Memang ada komunitas guru seperti MGMP dan KKG sebagai wadah untuk saling bertukar pikiran antar sesama guru. Tetapi komunitas tersebut punya standard yang berbeda-beda.
Bahkan di daerah terkadang ada komunitas yang aktif musiman. Karena itu, tidak mengherankan jika di awal-awal pelaksanaan Assesmen, ada satuan pendidikan yang bahkan aktif membimbing dan memfasilitasi siswanya di luar jam pelajaran.
Ini dilakukan agar nantinya siswa terbiasa dalam mengerjakan soal-soal Assesmen. Artinya bahwa pembelajaran di kelas selama ini hanya terbatas pada penyampaian materi teoritis atau sama sekali tidak menyentuh pengetahuan kognitif level atas. Ujian Assesmen dan pembelajaran di kelas seolah berjalan pada rel yang terpisah.
Soal asesmen dengan sasaranya adalah pengetahuan kognitif C4-C6 sedangkan pembelajaran di kelas sebaliknya terbatas hanya pada materi teoritis. Padahal secara teknis, assessmen adalah aktivitas ujian biasa berupa membaca dan menjawab soal atau sama halnya seperti ketika siswa mengikuti ujian tertulis lainnya.

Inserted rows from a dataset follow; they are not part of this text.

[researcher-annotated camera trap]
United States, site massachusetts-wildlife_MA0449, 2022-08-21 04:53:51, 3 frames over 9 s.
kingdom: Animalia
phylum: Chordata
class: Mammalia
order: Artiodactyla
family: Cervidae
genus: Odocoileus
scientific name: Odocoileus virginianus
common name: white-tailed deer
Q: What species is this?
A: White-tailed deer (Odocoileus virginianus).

Sudah barang tentu kita berharap hasil assesmen kali ini dapat lebih baik dari sebelumnya. Tetapi melihat ragam Program yang sudah diluncurkan, saya sedikit merasa skeptis. Sebab ragam program tersebut kelihatannya belum ada yang sifatnya memaksa atau mengikat.
Baca juga: Opini : Pejabat Publik dan Usaha Menghargai "Yang Lain"
Karena itu, hemat penulis diperlukan kebijakan yang sifatnya mampu memaksa dan mengikat satuan pendidikan. Hal ini agar pembelajaran yang dilakukan di kelas bukan lagi pembelajaran yang hanya berkutat pada materi teoritis.